__WRITTEN PROBLEM__
Pick out every line of the records that contains the string "instances" and copy each one.

┌────────

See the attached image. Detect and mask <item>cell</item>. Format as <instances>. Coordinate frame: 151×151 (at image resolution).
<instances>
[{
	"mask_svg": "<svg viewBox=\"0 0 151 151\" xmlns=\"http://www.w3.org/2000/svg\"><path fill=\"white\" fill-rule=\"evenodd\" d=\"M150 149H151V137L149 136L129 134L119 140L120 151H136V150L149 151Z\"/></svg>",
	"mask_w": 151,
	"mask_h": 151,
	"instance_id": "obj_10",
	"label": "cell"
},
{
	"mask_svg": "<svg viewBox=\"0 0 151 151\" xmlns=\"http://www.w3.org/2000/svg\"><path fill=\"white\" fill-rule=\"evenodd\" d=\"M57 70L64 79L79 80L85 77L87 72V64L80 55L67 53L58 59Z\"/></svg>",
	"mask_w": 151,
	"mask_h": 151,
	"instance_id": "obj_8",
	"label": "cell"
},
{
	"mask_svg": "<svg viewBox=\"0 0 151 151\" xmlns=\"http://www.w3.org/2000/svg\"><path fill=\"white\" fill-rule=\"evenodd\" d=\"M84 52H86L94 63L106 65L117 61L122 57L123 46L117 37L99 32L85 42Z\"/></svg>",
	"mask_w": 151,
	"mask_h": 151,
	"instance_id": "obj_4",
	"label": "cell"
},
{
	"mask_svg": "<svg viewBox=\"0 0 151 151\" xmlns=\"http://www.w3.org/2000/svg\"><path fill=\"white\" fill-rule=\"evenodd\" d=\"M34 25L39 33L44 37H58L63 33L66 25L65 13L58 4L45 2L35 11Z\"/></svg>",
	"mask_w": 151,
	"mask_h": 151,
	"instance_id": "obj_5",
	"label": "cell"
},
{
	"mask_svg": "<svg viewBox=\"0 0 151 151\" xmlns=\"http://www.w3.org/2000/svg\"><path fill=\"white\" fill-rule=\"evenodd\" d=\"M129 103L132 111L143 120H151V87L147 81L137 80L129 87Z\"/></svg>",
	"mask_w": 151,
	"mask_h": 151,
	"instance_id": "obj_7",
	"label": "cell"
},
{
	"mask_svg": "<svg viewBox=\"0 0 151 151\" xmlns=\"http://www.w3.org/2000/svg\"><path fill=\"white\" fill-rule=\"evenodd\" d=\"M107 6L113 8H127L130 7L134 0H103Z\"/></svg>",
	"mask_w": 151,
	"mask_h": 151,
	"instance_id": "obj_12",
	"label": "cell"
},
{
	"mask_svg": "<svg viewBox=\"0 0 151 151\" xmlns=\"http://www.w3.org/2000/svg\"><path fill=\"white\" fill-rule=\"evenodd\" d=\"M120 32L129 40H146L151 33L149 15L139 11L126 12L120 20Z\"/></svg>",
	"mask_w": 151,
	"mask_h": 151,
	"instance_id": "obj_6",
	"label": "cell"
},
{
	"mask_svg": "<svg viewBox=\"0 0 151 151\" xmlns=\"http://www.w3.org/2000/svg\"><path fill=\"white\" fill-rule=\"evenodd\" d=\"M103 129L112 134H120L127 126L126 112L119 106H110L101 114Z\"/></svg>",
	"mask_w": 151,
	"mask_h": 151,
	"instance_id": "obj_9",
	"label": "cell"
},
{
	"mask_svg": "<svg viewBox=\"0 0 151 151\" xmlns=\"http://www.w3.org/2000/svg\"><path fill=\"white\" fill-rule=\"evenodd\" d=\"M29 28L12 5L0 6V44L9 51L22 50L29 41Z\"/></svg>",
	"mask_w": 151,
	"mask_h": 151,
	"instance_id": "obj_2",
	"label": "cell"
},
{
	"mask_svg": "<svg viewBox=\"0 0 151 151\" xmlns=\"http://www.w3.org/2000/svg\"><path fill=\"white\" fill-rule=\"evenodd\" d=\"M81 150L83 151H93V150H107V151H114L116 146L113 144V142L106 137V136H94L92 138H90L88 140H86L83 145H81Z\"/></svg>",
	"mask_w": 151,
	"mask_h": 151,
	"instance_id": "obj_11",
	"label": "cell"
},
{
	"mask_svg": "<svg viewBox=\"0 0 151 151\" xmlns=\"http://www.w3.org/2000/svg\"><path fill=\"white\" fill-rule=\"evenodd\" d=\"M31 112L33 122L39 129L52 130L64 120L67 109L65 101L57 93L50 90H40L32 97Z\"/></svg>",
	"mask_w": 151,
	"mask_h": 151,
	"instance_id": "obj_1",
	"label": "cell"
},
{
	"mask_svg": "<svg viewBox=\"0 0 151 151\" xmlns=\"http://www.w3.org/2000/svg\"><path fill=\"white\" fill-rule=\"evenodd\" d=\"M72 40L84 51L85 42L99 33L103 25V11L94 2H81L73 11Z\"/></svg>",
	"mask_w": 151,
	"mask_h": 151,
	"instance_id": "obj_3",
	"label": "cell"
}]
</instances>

└────────

__RESPONSE__
See the attached image. Detect and mask <item>cell</item>. Format as <instances>. Coordinate frame: 151×151 (at image resolution).
<instances>
</instances>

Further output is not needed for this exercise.